La polémique grandissante autour des revendications des « Femmes du mur », loin de se limiter à une controverse entre différents courants du judaïsme, est un des signes de la tension croissante entre le monde ultraorthodoxe et le reste de la société israélienne, religieuse ou non. L’influence politique des ultraorthodoxes, et leur monopole sur les affaires religieuses et une partie de la vie civile sont en effet de plus en plus contestés en Israël. Pour la première fois depuis plusieurs décennies, le nouveau gouvernement israélien, mis en place au printemps, ne compte pas de partis ultraorthodoxes qui servaient depuis des années de pivot dans les coalitions. La ministre de la Justice Tzipi Livni a publiquement exprimé son soutien aux « Femmes du mur » en déclarant notamment, le mois dernier, qu’il « était temps – aux niveaux constitutionnel, social et culturel – d’appliquer une politique tolérante et pluraliste dans l’État d’Israël ». « Je suis optimiste, les choses sont en train de changer au niveau politique », estime Valérie Stessin, une femme rabbin du mouvement conservateur, membre des « Femmes du mur ». En avril, juste avant le précédent de la justice israélienne en faveur des « Femmes du mur », cette mère de deux enfants, ordonnée rabbin en 1993, a été arrêtée par la police avec quatre autres femmes pour avoir prié avec un talit. Elle connaissait les risques, mais, dit-elle, « je ne supportais plus l’idée de vivre dans un pays qui se veut démocratique avec un monopole ultraorthodoxe sur un site qui est soi-disant à tout le monde ». Reste que, contrairement aux États-Unis, d’où sont originaires nombre de femmes de l’organisation, le judaïsme libéral – conservateur et réformé – reste très minoritaire en Israël. Seulement 7,1 % des juifs israéliens se définissent comme réformés ou conservateurs, contre 26,5 % qui disent appartenir au judaïsme orthodoxe, selon le centre de recherches Israel Democracy Institute (IDI).
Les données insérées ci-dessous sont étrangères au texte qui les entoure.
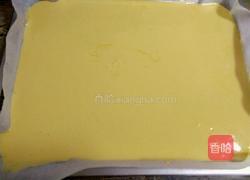 肉松沙拉卷的做法图解15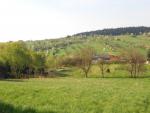 DSCN2517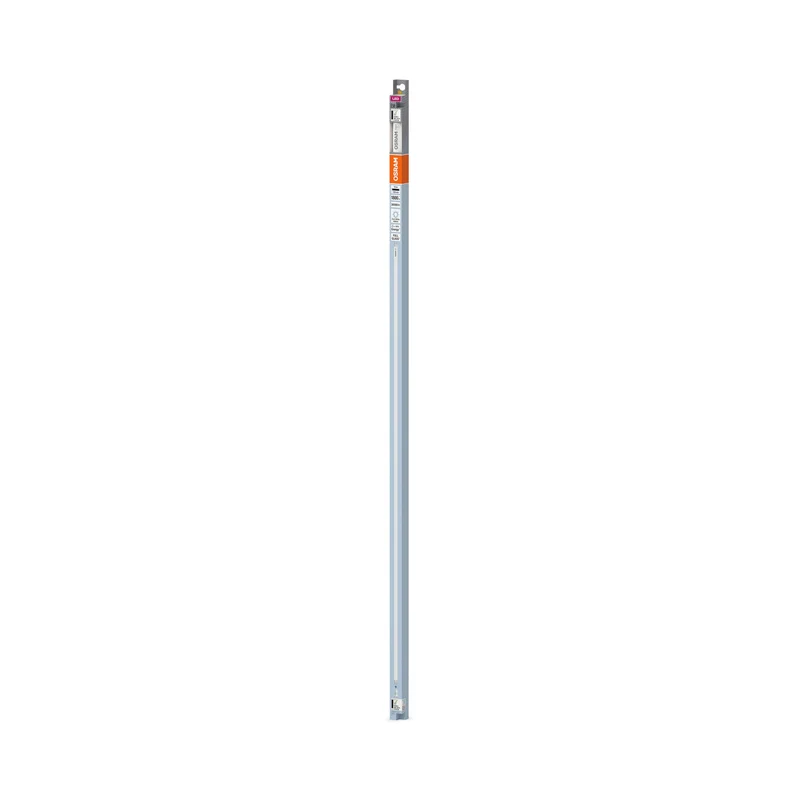 OSRAM LED Tubo TUBE T8 EM 120cm 15W 840, 1800 lm, 4000 K, Bianco freddo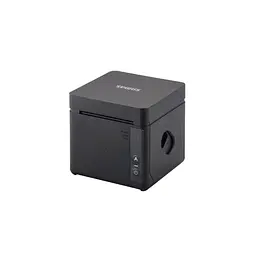 Принтер чеків Sam4s HCUBE USB, Serial, Ethernet, RJ45 (HCUBE-102D)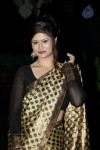Shilpa Chakravarthy New Photos - 3 of 48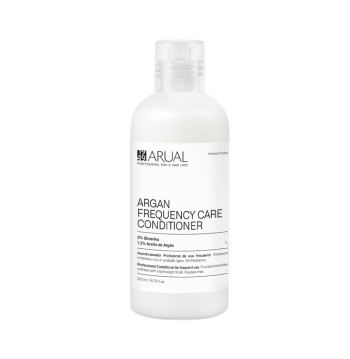 ARGAN FREQUENCY CARE CONDITIONER 200ML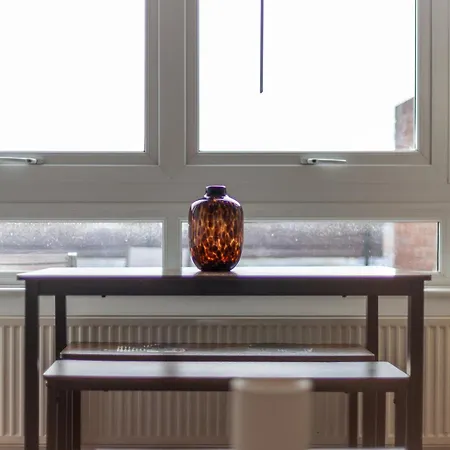 The Shepherd's Bush Collection
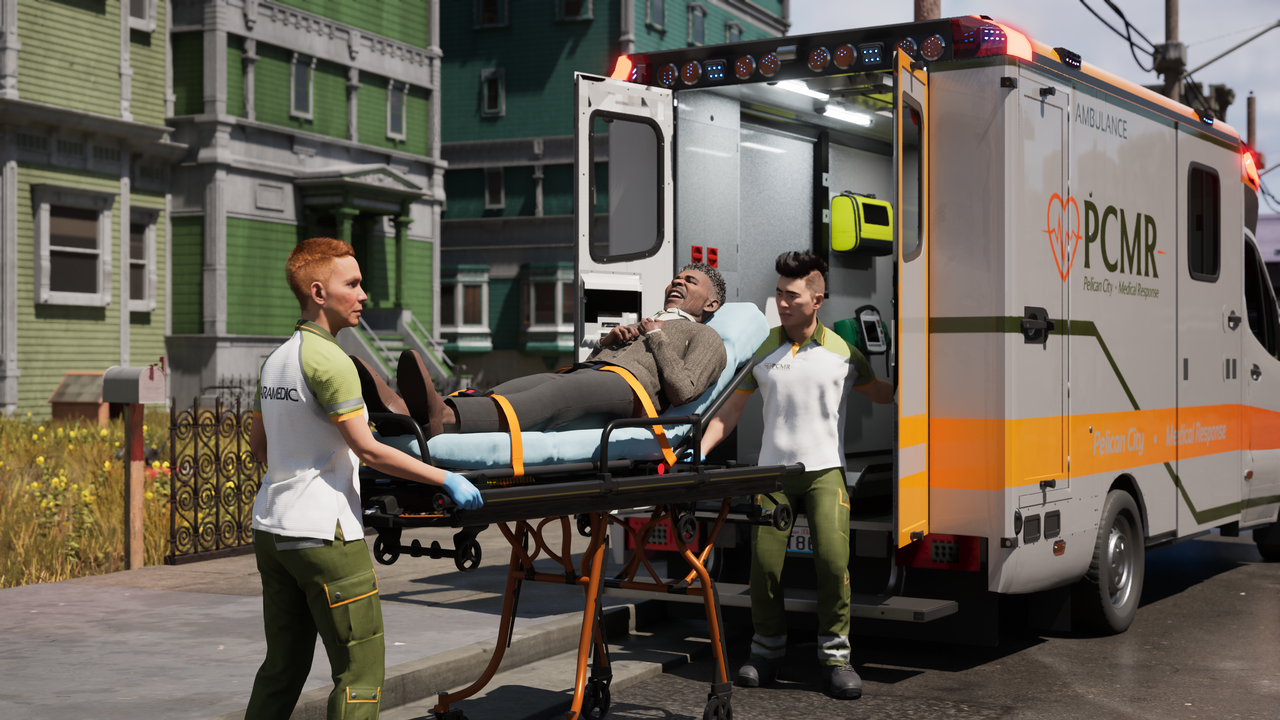 https://images.2game.com/screenshot/ambulance-life-supporter-edition-buy-cdkey-full-1.png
En réaction aux « Femmes du mur », des femmes orthodoxes ont créé l’organisation « Femmes pour le mur » qui accusent leurs coreligionnaires de provocation. « Je respecte le désir de ces femmes de prier comme elles le souhaitent, mais pourquoi quelques centaines d’entre elles imposeraient leurs pratiques à des milliers de gens qui viennent quotidiennement prier au mur et sont attachés aux rites orthodoxes ? » lance Leah Aharoni, cofondatrice de l’organisation. « Ces pratiques marchent très bien aux États-Unis mais pas ici, en Israël. Contrairement à ce que sous-entendent les Femmes du mur, nous ne sommes pas soumises ou opprimées, nous sommes seulement attachées à nos traditions », ajoute-t-elle. « Le phénomène des “Femmes du mur” n’est pas très populaire en Israël », reconnaît la députée de Yesh Atid Aliza Lavie. Et d’ajouter : « Mais le mur est un symbole pour l’ensemble des juifs et pas seulement pour les orthodoxes. Il faut trouver un moyen de diviser l’espace public pour que cela convienne à tout le monde. » Un compromis est ainsi en gestation sous l’égide de l’ex-dissident soviétique Natan Sharansky, dirigeant de l’Agence juive, qui prévoit notamment la création d’un troisième espace de prières au mur pour les fidèles non orthodoxes.